**TASK TO CARRY OUT**
Copy the records below word for word. Stop after the line that contains "common name: waterbuck".

(Collected data entries)
+--

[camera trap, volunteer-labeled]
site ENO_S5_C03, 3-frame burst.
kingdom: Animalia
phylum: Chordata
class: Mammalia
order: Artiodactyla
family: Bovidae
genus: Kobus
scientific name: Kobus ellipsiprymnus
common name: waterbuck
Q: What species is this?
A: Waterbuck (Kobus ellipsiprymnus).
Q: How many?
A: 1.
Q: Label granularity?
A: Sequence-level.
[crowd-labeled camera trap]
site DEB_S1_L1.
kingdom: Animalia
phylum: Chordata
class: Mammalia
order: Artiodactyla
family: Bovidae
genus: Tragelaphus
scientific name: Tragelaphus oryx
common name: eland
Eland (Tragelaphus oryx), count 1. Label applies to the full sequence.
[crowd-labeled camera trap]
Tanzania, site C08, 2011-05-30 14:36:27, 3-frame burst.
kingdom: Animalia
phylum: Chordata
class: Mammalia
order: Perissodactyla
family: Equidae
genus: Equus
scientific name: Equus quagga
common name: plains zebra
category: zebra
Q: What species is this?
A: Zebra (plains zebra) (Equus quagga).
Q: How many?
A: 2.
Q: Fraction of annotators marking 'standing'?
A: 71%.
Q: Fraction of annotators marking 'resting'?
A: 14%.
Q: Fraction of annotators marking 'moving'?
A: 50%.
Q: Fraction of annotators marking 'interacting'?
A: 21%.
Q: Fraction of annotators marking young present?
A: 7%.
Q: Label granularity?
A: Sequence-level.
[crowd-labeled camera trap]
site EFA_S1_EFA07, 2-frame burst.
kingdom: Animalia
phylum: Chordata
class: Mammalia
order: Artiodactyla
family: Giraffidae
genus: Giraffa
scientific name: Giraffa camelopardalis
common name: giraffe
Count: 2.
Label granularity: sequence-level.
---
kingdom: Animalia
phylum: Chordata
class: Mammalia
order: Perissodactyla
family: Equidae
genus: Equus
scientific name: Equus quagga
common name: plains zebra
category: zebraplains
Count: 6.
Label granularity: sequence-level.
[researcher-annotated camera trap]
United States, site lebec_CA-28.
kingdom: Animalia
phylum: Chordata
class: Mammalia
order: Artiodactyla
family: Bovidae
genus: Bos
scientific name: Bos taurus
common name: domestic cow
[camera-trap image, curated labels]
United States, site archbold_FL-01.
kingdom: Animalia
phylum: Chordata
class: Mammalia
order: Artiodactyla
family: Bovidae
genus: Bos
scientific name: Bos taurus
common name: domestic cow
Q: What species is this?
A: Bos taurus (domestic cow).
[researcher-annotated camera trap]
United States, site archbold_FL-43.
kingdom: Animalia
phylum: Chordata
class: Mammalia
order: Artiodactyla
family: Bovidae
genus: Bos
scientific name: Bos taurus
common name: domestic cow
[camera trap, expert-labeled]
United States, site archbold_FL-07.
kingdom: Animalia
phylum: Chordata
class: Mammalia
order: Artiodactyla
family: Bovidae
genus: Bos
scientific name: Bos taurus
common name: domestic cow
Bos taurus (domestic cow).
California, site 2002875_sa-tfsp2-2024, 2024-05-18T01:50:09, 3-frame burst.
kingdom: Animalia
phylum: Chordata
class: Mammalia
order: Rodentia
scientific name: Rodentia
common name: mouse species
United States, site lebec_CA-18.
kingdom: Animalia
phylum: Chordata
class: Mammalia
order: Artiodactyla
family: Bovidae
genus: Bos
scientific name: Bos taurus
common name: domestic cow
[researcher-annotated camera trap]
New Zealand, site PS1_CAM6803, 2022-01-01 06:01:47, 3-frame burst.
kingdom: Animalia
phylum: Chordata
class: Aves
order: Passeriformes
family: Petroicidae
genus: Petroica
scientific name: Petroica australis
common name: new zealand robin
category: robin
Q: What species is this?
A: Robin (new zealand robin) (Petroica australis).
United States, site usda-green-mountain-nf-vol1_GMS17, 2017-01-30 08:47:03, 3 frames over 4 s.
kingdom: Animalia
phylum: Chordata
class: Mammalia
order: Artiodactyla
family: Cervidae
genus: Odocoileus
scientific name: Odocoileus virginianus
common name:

+--

**OUTPUT FOR THIS EXERCISE**
[camera trap, volunteer-labeled]
site ENO_S5_C03, 3-frame burst.
kingdom: Animalia
phylum: Chordata
class: Mammalia
order: Artiodactyla
family: Bovidae
genus: Kobus
scientific name: Kobus ellipsiprymnus
common name: waterbuck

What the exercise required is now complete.